AI: Myth, Reality, the Hype Cycle, and Amara’s Law

By Ruth Seeley

If the buzz about artificial intelligence is starting to sound reminiscent of the late days of the dotcom boom, there’s an excellent explanation for the déja vu. Whether you accept Gartner’s Hype Cycle as gospel or think of it as a metaphor, there’s no doubt AI has followed its classic pattern from technology breakthrough in 1956 through the peak of inflated expectations, the trough of disillusionment, and onto the slope of enlightenment.

During this phase, the potential benefits of AI are starting to be realized. Research is ongoing, and second- and third-generation product iterations are building confidence as they’re fine tuned. We haven’t yet reached the plateau of productivity, in which there is mainstream adoption of not only the concept but also of criteria for assessing it. But we’re close.

The development of AI has also followed Amara’s Law, which states that we tend to overestimate the effect of a technology in the short term but underestimate its long-term effects. The celebration of AI’s usefulness in fraud detection, autonomous vehicles, speech and image recognition, and natural language comprehension is deserved. But we’re also starting to look long and hard at how crucial is to eliminate bias in AI and how to accomplish it.

At CES 2020, the Consumer Technology Association has scheduled a day-long AI track. While presenters will look at consumer-facing AI technology, they’ll also ponder AI’s global economic impact, how to integrate it throughout all industries, and examine its biases.

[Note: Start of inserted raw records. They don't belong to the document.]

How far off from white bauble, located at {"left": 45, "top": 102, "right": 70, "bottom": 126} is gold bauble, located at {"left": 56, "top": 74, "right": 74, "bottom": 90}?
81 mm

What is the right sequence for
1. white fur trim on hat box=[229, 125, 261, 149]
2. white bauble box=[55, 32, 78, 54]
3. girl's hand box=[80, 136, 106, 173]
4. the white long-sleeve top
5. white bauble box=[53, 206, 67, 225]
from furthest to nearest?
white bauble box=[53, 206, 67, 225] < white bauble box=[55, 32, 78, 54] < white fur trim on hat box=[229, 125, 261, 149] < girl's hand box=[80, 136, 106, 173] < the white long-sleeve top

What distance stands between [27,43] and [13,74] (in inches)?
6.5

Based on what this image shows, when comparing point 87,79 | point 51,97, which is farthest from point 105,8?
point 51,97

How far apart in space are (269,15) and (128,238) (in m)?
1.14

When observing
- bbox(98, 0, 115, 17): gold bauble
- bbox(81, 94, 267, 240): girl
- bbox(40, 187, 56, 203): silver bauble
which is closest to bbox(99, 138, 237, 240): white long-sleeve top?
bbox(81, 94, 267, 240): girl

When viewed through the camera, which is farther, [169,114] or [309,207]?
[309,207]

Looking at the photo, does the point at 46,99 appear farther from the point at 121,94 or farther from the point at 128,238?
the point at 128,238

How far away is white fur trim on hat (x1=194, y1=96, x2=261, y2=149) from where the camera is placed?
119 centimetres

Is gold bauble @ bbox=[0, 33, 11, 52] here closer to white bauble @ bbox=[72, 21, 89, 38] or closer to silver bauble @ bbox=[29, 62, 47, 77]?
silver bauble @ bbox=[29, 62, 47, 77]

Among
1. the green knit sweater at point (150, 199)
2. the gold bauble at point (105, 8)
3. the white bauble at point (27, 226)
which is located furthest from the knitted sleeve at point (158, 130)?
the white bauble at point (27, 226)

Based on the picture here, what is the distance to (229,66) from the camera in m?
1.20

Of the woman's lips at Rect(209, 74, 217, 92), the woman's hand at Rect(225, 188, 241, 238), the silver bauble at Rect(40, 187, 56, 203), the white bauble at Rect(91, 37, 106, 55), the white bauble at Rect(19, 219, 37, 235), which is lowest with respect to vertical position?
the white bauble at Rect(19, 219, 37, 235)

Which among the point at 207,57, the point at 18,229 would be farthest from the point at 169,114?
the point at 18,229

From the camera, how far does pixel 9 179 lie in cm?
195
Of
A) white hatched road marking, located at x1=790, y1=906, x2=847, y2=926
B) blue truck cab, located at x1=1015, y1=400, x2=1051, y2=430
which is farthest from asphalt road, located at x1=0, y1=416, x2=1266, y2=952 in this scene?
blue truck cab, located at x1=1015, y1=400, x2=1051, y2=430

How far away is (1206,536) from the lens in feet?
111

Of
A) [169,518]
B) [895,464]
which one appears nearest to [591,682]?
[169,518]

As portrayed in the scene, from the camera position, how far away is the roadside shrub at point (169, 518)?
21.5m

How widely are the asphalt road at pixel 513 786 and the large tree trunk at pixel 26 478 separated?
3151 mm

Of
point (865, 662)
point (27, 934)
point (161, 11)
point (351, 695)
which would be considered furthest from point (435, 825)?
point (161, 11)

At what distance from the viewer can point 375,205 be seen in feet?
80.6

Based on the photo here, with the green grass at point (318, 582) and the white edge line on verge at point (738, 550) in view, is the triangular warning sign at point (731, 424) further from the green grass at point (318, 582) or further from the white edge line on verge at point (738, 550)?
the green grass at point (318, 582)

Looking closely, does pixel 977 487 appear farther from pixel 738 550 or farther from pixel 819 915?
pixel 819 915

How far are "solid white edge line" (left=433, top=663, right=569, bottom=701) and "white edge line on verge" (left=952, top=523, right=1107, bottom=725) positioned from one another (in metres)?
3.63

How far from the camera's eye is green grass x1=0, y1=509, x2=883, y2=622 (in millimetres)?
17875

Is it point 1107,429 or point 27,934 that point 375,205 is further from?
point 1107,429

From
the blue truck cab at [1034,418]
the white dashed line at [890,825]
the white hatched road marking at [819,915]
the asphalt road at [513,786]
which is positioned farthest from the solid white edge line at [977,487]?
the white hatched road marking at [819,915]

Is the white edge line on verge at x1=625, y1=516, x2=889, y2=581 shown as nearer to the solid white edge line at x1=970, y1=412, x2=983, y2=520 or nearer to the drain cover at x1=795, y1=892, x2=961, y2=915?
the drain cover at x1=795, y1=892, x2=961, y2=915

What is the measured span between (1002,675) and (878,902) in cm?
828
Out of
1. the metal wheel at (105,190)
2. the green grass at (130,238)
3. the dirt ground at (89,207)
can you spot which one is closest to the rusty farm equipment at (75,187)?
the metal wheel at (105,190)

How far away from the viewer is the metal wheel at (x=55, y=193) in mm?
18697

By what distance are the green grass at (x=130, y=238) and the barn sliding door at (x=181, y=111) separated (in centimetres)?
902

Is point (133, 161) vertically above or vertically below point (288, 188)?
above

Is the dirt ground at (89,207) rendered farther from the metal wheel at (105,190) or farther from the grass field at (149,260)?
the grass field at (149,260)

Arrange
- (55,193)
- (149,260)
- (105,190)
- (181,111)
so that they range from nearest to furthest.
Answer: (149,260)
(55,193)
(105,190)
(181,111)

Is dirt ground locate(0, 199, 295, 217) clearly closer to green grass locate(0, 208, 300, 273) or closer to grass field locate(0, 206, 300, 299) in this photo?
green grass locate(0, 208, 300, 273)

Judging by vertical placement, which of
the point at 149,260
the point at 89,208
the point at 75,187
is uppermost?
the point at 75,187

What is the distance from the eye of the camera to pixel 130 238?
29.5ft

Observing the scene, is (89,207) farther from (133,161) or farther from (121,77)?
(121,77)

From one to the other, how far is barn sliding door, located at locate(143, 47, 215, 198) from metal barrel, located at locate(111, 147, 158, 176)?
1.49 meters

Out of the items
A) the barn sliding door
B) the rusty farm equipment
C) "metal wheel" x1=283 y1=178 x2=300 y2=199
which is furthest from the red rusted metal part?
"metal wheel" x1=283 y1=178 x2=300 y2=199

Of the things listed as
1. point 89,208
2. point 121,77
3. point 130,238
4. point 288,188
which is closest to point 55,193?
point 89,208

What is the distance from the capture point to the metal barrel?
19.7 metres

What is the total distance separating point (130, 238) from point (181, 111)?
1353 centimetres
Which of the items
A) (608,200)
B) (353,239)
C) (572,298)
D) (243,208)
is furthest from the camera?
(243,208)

Here are three examples of bias that have been discovered in computer vision systems alone:

  • gender classification systems are more accurate for lighter skinned males than they are for darker skinned females;
  • women are under-represented in image search occupation results, which reinforces gender stereotypes; and
  • there is a 10% greater error rate of object-recognition systems for very low income households (less than US$50 per month) versus those making more than US$3, 500 per month.

This focus on eliminating AI bias is crucial to its continued development and adoption. That’s partly because focus on eliminating bias highlights the biggest myth about AI: AI is AI is AI. The earliest concept, General AI, involved the creation of machines that would function as Humans 2.0: bigger, faster, stronger, and just as smart if not smarter. But what we’ve seen to date is actually Narrow AI: algorithms trained and modified by machine learning to perform highly specific tasks as well as or better than humans can.

Simulating how humans deal with ambiguity and nuance in a particular situation (language usage, for instance, where a word has multiple meanings but its intended meaning can be determined by context)  is something AI can do. But AI cannot currently be extended to solve problems it hasn’t been trained to solve. In other words, most AI still can’t pass the 1950 Turing Test consistently, although Natural Language Processing has come a long way in a relatively short period of time.

The most pervasive myth about AI is that its algorithms can make sense of any and all data. The reality, however, is that the quality of data, including its sources, matters (and it probably matters more than its quantity).  As IT Professional Magazine’s Seth Earley has said, “The most important input for an AI tool is data—not just any data, but the right data . . . relevant to the problem being solved and specific to a set of use cases and a domain of knowledge.”

Watson’s Jeopardy win is a classic example of what it will take to get to the plateau of productivity: three years of effort and a $25-million investment. And if a single human brain really does have more switches than all computers, routers, and internet connections combined, General AI is still a very long way off.

Whether that’s a good thing or a bad thing isn’t yet clear. But it does mean two of the other myths about AI are just that: AI will lead to huge job losses and eliminate the need for humans.

Gartner and Deloitte both predict net job gains by 2020. Gartner’s prediction is that 1.8 million U.S. jobs will be lost as a result of AI implementation. But 2.3 million will be created. Unemployment stats reinforce this conclusion, with the U.S. unemployment rate lower in 2019 than it’s been in 50 years. Deloitte sees a lot of job gains among the self-employed: 42 million “alternative” workers by 2020.

Ultimately, the technology and machines we’ve created aren’t really so different from us. Just as humans need continuous learning and nutritious fuel to thrive, so does AI. Gartner’s hopeful prediction is that augmented workforce combining human and artificial intelligence will recover $6.2 billion hours of work productivity. In a world where being “on” 24/7 has become the norm, AI may be key to finally working smarter, not harder.